South Africa's gross domestic product is now expected to shrink in the first quarter of this year and the bank's leading business cycle indicator has trended lower since March 2018, with the risks to the growth forecast seen on the downside, limited by weak confidence and growing pressure on disposable income and declining fixed investments.

SARB lowered its forecast for GDP this year to 1.0 percent from the March forecast of 1.3 percent but left its 2020 and 2021 forecasts for growth unchanged at 1.8 percent and 2.0 percent, respectively.

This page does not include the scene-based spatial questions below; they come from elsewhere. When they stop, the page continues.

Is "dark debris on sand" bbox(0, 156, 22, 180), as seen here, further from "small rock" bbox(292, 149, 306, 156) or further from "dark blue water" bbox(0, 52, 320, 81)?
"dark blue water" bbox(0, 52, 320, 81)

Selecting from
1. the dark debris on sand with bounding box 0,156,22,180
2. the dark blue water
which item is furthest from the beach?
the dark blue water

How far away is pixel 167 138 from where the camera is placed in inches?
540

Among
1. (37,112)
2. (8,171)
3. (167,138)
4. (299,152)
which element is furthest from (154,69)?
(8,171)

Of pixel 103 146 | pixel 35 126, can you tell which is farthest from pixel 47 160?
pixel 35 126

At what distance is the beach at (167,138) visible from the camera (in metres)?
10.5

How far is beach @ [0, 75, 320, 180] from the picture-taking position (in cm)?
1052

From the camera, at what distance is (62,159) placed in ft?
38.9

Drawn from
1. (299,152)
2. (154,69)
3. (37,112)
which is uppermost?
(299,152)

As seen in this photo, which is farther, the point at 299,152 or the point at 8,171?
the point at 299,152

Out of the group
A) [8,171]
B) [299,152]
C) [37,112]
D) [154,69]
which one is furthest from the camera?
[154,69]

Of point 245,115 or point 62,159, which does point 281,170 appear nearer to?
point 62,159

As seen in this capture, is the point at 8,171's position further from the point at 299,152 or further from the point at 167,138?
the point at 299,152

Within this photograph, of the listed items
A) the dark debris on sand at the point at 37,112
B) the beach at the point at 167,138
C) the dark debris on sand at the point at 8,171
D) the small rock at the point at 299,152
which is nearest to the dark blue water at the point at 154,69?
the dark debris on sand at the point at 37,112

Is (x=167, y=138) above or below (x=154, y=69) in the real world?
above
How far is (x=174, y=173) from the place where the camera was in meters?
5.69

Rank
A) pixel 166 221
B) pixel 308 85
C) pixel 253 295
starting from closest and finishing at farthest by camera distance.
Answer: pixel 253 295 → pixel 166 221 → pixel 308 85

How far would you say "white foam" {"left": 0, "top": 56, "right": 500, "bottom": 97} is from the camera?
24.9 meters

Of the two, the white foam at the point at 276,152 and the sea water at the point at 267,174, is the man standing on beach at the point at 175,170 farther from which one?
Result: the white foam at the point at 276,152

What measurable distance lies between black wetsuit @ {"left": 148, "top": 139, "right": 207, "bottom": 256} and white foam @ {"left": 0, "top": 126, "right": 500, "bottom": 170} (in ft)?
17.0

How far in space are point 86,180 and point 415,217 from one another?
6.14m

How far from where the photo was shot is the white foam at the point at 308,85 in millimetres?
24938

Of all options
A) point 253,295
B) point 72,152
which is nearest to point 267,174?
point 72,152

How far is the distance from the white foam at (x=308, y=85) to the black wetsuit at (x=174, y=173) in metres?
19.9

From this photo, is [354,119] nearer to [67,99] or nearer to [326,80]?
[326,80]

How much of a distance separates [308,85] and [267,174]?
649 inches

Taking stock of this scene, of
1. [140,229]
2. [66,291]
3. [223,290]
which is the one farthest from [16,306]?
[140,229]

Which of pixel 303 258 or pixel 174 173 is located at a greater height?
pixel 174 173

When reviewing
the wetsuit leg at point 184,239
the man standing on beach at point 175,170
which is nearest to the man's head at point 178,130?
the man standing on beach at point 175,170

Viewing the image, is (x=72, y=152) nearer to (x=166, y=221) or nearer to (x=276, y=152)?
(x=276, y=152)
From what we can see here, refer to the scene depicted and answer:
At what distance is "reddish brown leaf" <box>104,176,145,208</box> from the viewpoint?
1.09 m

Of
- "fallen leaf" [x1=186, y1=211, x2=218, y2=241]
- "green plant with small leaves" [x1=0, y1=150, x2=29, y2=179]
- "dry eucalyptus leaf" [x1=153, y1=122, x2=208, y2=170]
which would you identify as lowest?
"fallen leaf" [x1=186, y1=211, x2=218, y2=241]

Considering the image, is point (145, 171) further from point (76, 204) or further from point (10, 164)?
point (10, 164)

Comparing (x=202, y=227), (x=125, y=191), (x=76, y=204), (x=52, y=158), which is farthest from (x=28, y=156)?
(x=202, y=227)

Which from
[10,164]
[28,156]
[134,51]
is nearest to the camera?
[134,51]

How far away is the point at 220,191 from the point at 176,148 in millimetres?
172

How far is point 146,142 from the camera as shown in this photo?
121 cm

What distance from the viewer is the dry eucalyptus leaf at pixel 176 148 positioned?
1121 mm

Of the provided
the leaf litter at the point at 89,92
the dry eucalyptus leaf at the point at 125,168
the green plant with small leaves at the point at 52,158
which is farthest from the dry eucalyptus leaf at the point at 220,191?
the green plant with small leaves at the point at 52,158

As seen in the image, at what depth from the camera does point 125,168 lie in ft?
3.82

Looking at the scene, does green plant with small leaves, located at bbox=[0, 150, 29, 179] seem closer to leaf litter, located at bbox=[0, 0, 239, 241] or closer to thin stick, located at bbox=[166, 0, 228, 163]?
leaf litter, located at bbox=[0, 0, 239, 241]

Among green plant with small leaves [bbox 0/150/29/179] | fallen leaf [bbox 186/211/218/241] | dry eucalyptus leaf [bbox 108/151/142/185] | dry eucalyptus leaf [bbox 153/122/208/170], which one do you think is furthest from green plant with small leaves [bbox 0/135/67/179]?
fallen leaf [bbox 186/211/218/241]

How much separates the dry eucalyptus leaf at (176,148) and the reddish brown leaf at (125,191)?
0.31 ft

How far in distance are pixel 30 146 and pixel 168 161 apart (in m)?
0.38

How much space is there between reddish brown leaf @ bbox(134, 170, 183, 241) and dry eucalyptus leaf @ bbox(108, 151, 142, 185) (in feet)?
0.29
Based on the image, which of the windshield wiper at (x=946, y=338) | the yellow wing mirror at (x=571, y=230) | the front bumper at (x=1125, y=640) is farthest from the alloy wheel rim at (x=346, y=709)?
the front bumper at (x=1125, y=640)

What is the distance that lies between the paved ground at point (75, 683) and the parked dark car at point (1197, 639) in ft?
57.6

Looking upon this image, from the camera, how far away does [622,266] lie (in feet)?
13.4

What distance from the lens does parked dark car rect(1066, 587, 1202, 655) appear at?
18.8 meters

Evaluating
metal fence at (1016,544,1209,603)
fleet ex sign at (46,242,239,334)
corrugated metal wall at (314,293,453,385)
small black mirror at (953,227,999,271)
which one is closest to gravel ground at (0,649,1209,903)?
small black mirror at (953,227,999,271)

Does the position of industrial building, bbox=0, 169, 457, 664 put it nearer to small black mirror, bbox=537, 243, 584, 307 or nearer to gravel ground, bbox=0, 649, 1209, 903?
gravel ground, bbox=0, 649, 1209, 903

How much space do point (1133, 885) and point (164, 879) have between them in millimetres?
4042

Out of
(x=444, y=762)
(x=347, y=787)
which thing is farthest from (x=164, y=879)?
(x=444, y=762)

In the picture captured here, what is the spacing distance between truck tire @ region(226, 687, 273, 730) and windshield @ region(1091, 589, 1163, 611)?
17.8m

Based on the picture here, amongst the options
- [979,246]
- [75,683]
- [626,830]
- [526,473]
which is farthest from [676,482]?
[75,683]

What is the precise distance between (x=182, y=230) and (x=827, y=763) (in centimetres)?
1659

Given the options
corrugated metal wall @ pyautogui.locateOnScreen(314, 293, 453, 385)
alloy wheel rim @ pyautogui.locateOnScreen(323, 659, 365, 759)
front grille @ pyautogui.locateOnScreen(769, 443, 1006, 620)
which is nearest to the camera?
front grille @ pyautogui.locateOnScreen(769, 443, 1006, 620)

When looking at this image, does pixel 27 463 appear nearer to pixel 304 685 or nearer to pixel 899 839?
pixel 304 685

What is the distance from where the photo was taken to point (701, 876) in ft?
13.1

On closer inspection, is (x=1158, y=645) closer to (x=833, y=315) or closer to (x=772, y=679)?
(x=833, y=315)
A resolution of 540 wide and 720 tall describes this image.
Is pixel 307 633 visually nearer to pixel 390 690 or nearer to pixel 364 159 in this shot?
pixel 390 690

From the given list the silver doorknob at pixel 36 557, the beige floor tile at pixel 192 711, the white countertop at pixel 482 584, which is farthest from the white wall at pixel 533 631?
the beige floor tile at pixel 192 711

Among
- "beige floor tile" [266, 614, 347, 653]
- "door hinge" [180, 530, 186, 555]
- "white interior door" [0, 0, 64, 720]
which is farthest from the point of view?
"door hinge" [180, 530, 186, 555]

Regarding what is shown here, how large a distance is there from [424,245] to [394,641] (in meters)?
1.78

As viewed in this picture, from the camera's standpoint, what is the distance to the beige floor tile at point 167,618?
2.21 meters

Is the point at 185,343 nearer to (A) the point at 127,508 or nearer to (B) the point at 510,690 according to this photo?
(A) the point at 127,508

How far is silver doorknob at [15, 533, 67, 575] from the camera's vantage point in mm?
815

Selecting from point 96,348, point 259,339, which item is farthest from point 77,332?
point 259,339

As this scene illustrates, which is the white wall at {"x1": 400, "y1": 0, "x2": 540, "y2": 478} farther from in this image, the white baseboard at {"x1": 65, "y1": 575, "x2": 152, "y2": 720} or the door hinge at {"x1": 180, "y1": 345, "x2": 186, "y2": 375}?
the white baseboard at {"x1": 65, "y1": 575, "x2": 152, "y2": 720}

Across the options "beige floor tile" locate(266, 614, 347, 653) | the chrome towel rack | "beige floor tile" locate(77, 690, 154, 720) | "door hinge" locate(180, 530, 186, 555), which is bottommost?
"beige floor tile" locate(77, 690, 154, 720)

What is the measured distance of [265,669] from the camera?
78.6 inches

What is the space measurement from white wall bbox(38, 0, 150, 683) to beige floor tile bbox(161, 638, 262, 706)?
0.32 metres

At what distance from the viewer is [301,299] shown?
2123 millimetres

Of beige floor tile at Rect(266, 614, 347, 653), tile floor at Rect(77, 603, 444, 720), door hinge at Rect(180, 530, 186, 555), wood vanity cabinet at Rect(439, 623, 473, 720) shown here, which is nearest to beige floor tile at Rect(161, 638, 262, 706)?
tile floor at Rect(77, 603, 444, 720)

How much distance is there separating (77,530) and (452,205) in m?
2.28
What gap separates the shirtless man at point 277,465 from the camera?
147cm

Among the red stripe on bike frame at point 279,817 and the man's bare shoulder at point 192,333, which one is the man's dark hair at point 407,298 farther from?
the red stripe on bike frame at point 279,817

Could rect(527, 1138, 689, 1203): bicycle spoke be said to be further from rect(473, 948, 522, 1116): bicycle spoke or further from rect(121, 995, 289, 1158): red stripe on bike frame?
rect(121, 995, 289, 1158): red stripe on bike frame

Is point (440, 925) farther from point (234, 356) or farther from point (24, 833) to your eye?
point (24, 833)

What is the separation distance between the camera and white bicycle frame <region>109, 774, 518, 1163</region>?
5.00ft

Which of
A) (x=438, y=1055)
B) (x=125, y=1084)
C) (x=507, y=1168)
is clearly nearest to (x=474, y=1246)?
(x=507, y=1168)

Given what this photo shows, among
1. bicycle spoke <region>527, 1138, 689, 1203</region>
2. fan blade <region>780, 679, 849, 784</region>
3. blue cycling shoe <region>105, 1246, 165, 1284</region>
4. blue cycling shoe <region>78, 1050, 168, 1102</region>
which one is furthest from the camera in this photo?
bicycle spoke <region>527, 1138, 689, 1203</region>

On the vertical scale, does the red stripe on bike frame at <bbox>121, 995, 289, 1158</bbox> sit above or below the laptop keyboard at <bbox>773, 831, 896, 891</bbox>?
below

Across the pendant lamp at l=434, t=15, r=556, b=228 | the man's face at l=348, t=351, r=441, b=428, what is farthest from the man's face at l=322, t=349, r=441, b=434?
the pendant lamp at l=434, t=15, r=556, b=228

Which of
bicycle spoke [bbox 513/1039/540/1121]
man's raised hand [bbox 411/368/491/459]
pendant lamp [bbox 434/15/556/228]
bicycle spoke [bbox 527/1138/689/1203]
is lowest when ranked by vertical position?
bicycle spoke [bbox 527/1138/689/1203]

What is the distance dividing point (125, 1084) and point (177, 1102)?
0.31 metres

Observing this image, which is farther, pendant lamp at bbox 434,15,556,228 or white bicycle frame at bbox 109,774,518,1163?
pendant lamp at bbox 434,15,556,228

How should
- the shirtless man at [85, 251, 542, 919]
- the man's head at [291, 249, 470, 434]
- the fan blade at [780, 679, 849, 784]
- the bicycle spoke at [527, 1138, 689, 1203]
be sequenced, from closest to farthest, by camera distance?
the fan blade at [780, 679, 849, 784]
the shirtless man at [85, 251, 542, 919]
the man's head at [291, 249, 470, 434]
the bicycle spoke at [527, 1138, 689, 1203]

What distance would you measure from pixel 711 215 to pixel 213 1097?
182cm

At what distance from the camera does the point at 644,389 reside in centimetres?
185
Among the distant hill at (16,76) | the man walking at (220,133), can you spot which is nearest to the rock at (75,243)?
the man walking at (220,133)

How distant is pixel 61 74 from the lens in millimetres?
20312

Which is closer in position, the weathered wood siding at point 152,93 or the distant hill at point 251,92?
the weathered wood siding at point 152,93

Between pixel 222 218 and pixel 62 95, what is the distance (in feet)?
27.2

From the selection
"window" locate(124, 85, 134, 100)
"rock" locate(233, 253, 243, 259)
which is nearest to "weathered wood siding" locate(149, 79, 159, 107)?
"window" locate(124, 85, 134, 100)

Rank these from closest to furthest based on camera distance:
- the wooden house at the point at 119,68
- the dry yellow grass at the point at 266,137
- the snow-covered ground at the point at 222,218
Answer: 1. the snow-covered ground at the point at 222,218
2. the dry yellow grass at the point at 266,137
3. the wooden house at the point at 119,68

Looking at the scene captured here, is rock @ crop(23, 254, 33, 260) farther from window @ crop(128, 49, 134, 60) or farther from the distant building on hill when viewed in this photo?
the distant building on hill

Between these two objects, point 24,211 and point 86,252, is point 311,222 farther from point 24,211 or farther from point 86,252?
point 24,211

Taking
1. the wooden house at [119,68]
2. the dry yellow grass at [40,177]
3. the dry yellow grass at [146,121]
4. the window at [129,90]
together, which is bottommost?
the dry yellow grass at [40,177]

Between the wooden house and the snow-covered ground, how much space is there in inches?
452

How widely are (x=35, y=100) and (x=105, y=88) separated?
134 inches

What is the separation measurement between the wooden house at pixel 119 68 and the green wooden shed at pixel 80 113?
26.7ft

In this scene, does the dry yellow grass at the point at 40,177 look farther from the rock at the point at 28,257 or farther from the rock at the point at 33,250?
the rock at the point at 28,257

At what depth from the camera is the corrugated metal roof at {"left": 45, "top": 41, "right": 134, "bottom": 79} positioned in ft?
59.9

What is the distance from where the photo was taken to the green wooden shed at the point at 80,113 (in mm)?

As before, SARB said the challenges facing the country's economy are primarily structural and can't be solved by monetary policy, making it urgent for policy makers to combine prudent macroeconomic policies with structural reform to raise potential growth and lower overall costs.

Weak demand and lower food prices has helped curb inflation, which has come down sharply in recent months, and SARB now expects inflation to peak at 5.5 percent in the first quarter of next year and settle at 4.5 percent in the last two quarters of 2021, within SARB's target of 3.0 to 6.0 percent.

In April South Africa's headline inflation rate eased to 4.4 percent, and the central bank lowered its forecast for 2019 inflation to average 4.5 percent from a previous forecast of 4.8 percent. For 2020 inflation is seen rising to 5.1 percent and then easing to 4.6 percent in 2021.

South Africa's rand has benefitted from improved sentiment towards risk assets in recent months due to easier monetary conditions in advanced economies and risen 1.5 percent against the U.S. dollar since the last policy meeting in March.

Today the rand weakened in response to SARB's decision to trade at 14.5 to the dollar, unchanged since the start of the year.